* _DATA TO USE_:
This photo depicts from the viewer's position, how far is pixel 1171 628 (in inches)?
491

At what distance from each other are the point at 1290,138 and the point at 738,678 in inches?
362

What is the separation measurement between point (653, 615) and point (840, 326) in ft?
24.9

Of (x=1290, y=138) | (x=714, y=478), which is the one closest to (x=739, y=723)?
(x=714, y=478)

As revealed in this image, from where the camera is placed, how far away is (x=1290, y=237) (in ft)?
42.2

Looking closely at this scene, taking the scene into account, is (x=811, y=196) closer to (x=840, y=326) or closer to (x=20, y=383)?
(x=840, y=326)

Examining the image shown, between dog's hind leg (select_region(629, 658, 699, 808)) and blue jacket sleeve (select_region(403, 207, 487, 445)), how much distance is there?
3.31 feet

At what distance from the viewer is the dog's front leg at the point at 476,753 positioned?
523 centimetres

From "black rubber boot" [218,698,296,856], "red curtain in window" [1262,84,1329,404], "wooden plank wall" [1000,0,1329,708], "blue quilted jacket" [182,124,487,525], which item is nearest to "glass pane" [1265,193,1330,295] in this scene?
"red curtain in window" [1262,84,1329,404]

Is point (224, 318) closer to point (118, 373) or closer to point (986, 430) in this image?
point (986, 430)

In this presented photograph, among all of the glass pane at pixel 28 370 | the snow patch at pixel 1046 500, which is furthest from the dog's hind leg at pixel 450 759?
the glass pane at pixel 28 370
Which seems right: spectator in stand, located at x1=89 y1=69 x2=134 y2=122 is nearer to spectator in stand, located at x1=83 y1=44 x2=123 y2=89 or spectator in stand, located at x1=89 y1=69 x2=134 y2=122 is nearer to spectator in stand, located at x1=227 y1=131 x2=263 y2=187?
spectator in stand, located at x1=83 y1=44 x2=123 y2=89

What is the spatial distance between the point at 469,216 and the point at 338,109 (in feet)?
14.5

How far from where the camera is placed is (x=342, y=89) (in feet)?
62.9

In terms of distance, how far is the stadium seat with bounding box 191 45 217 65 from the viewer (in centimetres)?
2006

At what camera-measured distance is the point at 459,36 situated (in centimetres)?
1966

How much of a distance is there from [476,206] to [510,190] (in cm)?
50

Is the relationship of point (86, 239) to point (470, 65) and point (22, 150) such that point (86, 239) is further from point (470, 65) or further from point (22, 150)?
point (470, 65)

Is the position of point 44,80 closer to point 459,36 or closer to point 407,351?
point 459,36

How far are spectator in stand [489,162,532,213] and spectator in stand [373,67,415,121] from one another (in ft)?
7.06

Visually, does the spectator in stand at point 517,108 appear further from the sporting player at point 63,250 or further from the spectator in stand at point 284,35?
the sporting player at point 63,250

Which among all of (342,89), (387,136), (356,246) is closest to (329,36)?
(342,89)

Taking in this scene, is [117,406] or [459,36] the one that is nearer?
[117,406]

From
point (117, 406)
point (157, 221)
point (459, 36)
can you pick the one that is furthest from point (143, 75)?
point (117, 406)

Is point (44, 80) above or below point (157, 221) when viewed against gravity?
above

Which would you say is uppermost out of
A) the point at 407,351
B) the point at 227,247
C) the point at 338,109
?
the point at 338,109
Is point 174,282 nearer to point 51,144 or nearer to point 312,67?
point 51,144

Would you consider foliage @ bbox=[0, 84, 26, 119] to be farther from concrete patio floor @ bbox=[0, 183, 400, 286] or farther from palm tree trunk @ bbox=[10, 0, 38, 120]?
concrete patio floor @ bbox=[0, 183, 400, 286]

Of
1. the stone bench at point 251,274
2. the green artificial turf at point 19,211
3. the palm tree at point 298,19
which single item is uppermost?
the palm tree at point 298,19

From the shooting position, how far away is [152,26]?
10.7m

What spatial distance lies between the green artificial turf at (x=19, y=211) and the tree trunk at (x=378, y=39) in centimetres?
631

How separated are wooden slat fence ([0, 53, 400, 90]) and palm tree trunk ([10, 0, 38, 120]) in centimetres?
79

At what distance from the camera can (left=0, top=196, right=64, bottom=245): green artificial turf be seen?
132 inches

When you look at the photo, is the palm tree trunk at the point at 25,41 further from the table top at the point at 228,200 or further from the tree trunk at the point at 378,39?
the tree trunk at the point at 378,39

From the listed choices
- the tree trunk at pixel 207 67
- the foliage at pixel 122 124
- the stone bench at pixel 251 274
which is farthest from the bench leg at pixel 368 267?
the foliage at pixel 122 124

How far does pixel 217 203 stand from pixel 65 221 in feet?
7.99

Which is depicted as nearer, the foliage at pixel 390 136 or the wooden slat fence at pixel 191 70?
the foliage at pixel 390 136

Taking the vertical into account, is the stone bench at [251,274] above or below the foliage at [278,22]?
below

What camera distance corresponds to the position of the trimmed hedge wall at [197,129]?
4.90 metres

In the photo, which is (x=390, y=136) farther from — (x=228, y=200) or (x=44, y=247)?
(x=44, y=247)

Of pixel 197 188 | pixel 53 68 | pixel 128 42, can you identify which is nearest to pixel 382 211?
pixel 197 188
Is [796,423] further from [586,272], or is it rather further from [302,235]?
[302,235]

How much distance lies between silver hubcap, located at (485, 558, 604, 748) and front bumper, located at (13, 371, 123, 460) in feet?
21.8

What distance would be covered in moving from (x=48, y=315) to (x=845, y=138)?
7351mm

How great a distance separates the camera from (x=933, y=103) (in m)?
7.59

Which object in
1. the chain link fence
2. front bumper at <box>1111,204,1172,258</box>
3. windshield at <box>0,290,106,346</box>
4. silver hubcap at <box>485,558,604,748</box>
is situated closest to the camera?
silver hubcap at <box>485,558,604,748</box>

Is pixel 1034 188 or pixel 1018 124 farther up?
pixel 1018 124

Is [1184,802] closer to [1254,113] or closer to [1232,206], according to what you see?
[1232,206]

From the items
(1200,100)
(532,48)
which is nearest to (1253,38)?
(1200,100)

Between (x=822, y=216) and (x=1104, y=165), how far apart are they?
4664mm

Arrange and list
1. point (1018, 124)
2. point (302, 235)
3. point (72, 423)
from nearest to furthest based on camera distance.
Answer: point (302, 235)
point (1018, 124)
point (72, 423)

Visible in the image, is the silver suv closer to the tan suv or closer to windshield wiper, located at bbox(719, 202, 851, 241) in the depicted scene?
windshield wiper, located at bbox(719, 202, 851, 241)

* _REQUIREMENTS_: Rewrite all of the records above with every "the viewer" changed to "the observer", leaving everything else as it is.

* _SOLUTION FOR THIS PROBLEM_:
This photo depicts from the observer's position, how far is pixel 1171 628 (in inches)?
491

At what distance from each other are the point at 1290,138 and the point at 738,678 in inches?
362

What is the separation measurement between point (653, 615) and point (840, 326) in ft?
24.9

Of (x=1290, y=138) | (x=714, y=478), which is the one closest to (x=739, y=723)?
(x=714, y=478)

As revealed in this image, from where the camera is placed, how far away is (x=1290, y=237) (in ft)?
42.2

Looking closely at this scene, taking the scene into account, is (x=811, y=196) closer to (x=840, y=326) or closer to (x=20, y=383)?
(x=840, y=326)

Examining the image shown, between dog's hind leg (select_region(629, 658, 699, 808)) and blue jacket sleeve (select_region(403, 207, 487, 445)), how much distance is there?
3.31 feet

At what distance from the observer is the dog's front leg at the point at 476,753 positioned?
523 centimetres

From "black rubber boot" [218,698,296,856], "red curtain in window" [1262,84,1329,404], "wooden plank wall" [1000,0,1329,708], "blue quilted jacket" [182,124,487,525], which item is nearest to "glass pane" [1265,193,1330,295] in this scene?
"red curtain in window" [1262,84,1329,404]

Is point (224, 318) closer to point (118, 373) or closer to point (986, 430) in this image?
point (986, 430)

In this presented photograph, among all of the glass pane at pixel 28 370 | the snow patch at pixel 1046 500, which is furthest from the dog's hind leg at pixel 450 759?
the glass pane at pixel 28 370
Which seems right: spectator in stand, located at x1=89 y1=69 x2=134 y2=122 is nearer to spectator in stand, located at x1=83 y1=44 x2=123 y2=89 or spectator in stand, located at x1=89 y1=69 x2=134 y2=122 is nearer to spectator in stand, located at x1=227 y1=131 x2=263 y2=187?
spectator in stand, located at x1=83 y1=44 x2=123 y2=89

What is the spatial distance between the point at 469,216 and the point at 338,109 (in feet)?
14.5

How far from where the camera is placed is (x=342, y=89) (in feet)?
62.9

In terms of distance, how far is the stadium seat with bounding box 191 45 217 65 from the observer (in centimetres)?
2006

At what camera-measured distance is the point at 459,36 situated (in centimetres)?
1966

How much of a distance is there from [476,206] to [510,190] (in cm)?
50

Is the relationship of point (86, 239) to point (470, 65) and point (22, 150) such that point (86, 239) is further from point (470, 65) or further from point (22, 150)?
point (470, 65)

Is the position of point 44,80 closer to point 459,36 or closer to point 407,351?
point 459,36

How far are spectator in stand [489,162,532,213] and spectator in stand [373,67,415,121] from one another (in ft)?
7.06

Visually, does the spectator in stand at point 517,108 appear further from the sporting player at point 63,250 or further from the spectator in stand at point 284,35?
the sporting player at point 63,250

Which among all of (342,89), (387,136), (356,246) is closest to (329,36)?
(342,89)

Taking in this scene, is [117,406] or [459,36] the one that is nearer?
[117,406]

From
point (117, 406)
point (157, 221)
point (459, 36)
can you pick the one that is furthest from point (143, 75)?
point (117, 406)

Is point (44, 80) above or below point (157, 221) when viewed against gravity?
above

Which would you say is uppermost out of
A) the point at 407,351
B) the point at 227,247
C) the point at 338,109
?
the point at 338,109
Is point 174,282 nearer to point 51,144 or nearer to point 312,67?
point 51,144

Would you consider foliage @ bbox=[0, 84, 26, 119] to be farther from concrete patio floor @ bbox=[0, 183, 400, 286] or farther from palm tree trunk @ bbox=[10, 0, 38, 120]?
concrete patio floor @ bbox=[0, 183, 400, 286]

Of
1. the stone bench at point 251,274
2. the green artificial turf at point 19,211
3. the palm tree at point 298,19
which single item is uppermost?
the palm tree at point 298,19

From the shooting position, how far away is [152,26]?
10.7m

What spatial distance lies between the green artificial turf at (x=19, y=211) and the tree trunk at (x=378, y=39) in centimetres?
631

How separated are wooden slat fence ([0, 53, 400, 90]) and palm tree trunk ([10, 0, 38, 120]) in centimetres?
79

At what distance from the camera can (left=0, top=196, right=64, bottom=245): green artificial turf be seen?
132 inches

When you look at the photo, is the palm tree trunk at the point at 25,41 further from the table top at the point at 228,200 or further from the tree trunk at the point at 378,39?
the tree trunk at the point at 378,39

From the listed choices
- the tree trunk at pixel 207 67
- the foliage at pixel 122 124
- the stone bench at pixel 251 274
which is farthest from the bench leg at pixel 368 267?
the foliage at pixel 122 124

How far does pixel 217 203 stand from pixel 65 221 in feet?
7.99

Which is depicted as nearer, the foliage at pixel 390 136 or the wooden slat fence at pixel 191 70?
the foliage at pixel 390 136

Taking the vertical into account, is the stone bench at [251,274] above or below the foliage at [278,22]?
below

What camera distance corresponds to the position of the trimmed hedge wall at [197,129]?
4.90 metres

In the photo, which is (x=390, y=136) farther from — (x=228, y=200) or (x=44, y=247)?
(x=44, y=247)

Of pixel 197 188 | pixel 53 68 | pixel 128 42, can you identify which is nearest to pixel 382 211?
pixel 197 188
Is [796,423] further from [586,272], or is it rather further from [302,235]?
[302,235]

How much distance lies between silver hubcap, located at (485, 558, 604, 748) and front bumper, located at (13, 371, 123, 460) in feet?
21.8

What distance would be covered in moving from (x=48, y=315) to (x=845, y=138)?
7351mm

How great a distance separates the camera from (x=933, y=103) (in m)?
7.59

Which object in
1. the chain link fence
2. front bumper at <box>1111,204,1172,258</box>
3. windshield at <box>0,290,106,346</box>
4. silver hubcap at <box>485,558,604,748</box>
is situated closest to the camera?
silver hubcap at <box>485,558,604,748</box>

Is pixel 1034 188 or pixel 1018 124 farther up?
pixel 1018 124

Is [1184,802] closer to [1254,113] or closer to [1232,206], according to what you see?
[1232,206]

From the items
(1200,100)
(532,48)
which is nearest to (1253,38)?
(1200,100)

Between (x=822, y=216) and (x=1104, y=165), how far apart are they?
4664mm

Arrange and list
1. point (1018, 124)
2. point (302, 235)
3. point (72, 423)
from nearest to furthest based on camera distance.
Answer: point (302, 235)
point (1018, 124)
point (72, 423)

Visible in the image, is the silver suv closer to the tan suv or closer to windshield wiper, located at bbox(719, 202, 851, 241) in the depicted scene?
windshield wiper, located at bbox(719, 202, 851, 241)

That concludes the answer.